Tenho quase certeza de que nunca fiz 60 anos. Na verdade ninguém faz 60 anos. 
     Se descontarmos o tempo que perdemos entretidos com coisas pequeninas e que nem deviam contar para a Loteria do que somos, ou para o que fomos, ninguém saberá ao certo quando perfaz 60 anos.
     Eu devo confessar que só me apercebi do redondo número quando um  clube a que pertenço me endereçou uma missiva onde dizia, de forma sutil mas não menos eficaz me dizia "meu menino, já vai longe o tempo da garotice .É tempo  de renovar a carta de motorista". 

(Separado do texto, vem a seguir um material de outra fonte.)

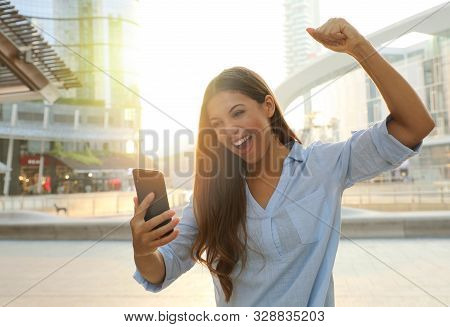Business Woman Start The Day With Good News On Her Smart Phone. Happy Success Woman Celebrating Outd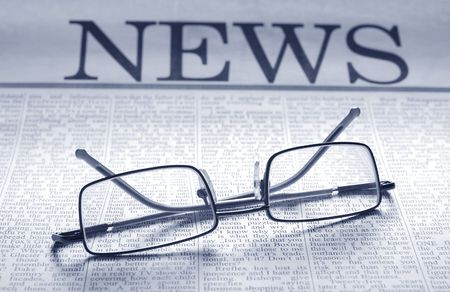 smart glasses on newspaper page. top news Stock Photo - 3369731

     Já vi formas mais sutis de fazer chegar algumas mensagens. Parece um aviso da malha fina da Receita, isto mal comparado.
     Foi nesse momento que fiquei frente a frente com a situação.
     Vacilei. Há sempre ali um momento de frissom. O número, que não sinto, impressiona. É majestático. Redondinho, mas isso também eu estou e não me parece tão impressionante... Incongruências.
     Há sempre assuntos que  desfilam pelas meninges em carrossel. O primeiro que me surgiu foi a próstata. Isso. Algum fato tinha de ser o primeiro. Afastou-se rapidamente. 
     Lembrei-me dos que me faltam, dos que tombaram em serviço, qualquer serviço e sobretudo dos que me tombaram das memórias sem que eu quase tivesse dado por isso.
     Quem ainda não fez 60 anos não perceberá, quem já os fez fará por esquecer. 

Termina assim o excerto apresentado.